Message from a Cave

Message from a Cave

I’ve been deeply depressed during the last couple of weeks. I’ve been struggling with the inadequacies and immutability of Social Security, the legalistic loop-hole thinking of County Assistance, and the insensitivity of the local caring medical community. Experts half my age order me to go here and there, and spend money I don’t have. There isn’t a thing I can say about it because I actually need a modicum of their expertise.

That’s a topic for another time, but it’s also fertile ground for bad feelings and self-recrimination. Although the circumstances that brought me to this state of affairs were well outside my control, I find myself thinking, ‘If that hadn’t happened, and if I were smarter, younger, richer, then….’ and none of it is true.

I find myself looking forward to what I call ‘Hiding Days’. I don’t leave my apartment, and no one ever calls or visits me anyway, so I’m hidden. In fact, I’m safe. Not only can they not distress me, I won’t distress them with my dark moods. You may have noticed that when you tell someone your concerns, it isn’t too long before they say, ‘Now you’re depressing me.’

I need to protect people from my darkness, I need to protect people from me. I use humour, because if they’re laughing, they won’t notice I’m hurting (and that’s actually a good thing because then I won’t have to fend off remarks such as ‘we all feel that way sometimes’ and ‘other people have it worse.’) Eventually, though, humour feels like a form of violence. When people laugh, their guard is down and they’re off balance, which is a good time to escape. Eventually, I begin to feel out of control—I’ve left them laughing so long, I can’t stop. (This is not to say I am always amusing, just that I try to be.) Not being able to control myself is frightening, and I worry about what it might lead to.

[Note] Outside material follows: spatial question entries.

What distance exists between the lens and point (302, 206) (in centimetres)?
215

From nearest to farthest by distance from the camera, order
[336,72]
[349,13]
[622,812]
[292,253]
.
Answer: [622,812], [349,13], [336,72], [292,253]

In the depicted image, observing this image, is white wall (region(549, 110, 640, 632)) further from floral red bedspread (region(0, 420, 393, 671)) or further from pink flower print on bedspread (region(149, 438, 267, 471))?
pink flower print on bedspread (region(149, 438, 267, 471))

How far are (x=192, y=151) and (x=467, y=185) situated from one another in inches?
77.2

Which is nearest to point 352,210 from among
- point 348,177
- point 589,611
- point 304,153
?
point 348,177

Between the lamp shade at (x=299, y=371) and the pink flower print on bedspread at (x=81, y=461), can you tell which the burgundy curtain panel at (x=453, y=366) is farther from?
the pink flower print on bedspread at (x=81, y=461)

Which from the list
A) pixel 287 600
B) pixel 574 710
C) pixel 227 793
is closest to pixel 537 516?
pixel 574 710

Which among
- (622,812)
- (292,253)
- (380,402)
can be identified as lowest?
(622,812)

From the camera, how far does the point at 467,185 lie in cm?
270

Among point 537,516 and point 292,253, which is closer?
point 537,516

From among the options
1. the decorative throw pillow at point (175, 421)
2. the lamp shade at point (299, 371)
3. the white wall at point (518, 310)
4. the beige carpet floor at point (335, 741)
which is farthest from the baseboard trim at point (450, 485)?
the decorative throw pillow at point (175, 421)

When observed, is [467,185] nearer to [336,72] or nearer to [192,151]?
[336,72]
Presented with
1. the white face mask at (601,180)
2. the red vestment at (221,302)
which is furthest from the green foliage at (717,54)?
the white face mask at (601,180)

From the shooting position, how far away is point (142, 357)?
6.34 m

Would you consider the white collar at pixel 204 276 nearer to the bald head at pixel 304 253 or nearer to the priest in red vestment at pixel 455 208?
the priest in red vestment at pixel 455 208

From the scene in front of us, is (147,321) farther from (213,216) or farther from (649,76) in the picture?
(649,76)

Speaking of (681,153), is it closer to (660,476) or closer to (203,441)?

I realize, as you have already done, this is not healthy thinking. I believe most people do not think this way, whereas I, and people like me, do constantly. That leads to feeling ashamed. I am so different from other people, and they have no difficulty in demonstrating how little they understand me. I become increasingly aware of my vulnerability and the cost of preventing upset. For example, to get people at church to stop mauling me at the Passing of the Peace, I had to expose some of my dark secrets. It was uncomfortable, but couldn’t be avoided. Now they accept me as The Strange One around whom they need to be careful.

This is what it’s like to have Chronic Depression. DC is not a ‘pity party’, it’s a real and serious medical condition. It’s not a choice, and you can’t think your way out of it. It has a lot to do with neurochemistry and imbalances. Medications (if you can afford them) sometimes help, but don’t alter the thinking patterns and vulnerability that are part of depression.

I am writing to you from my cave. Do you understand?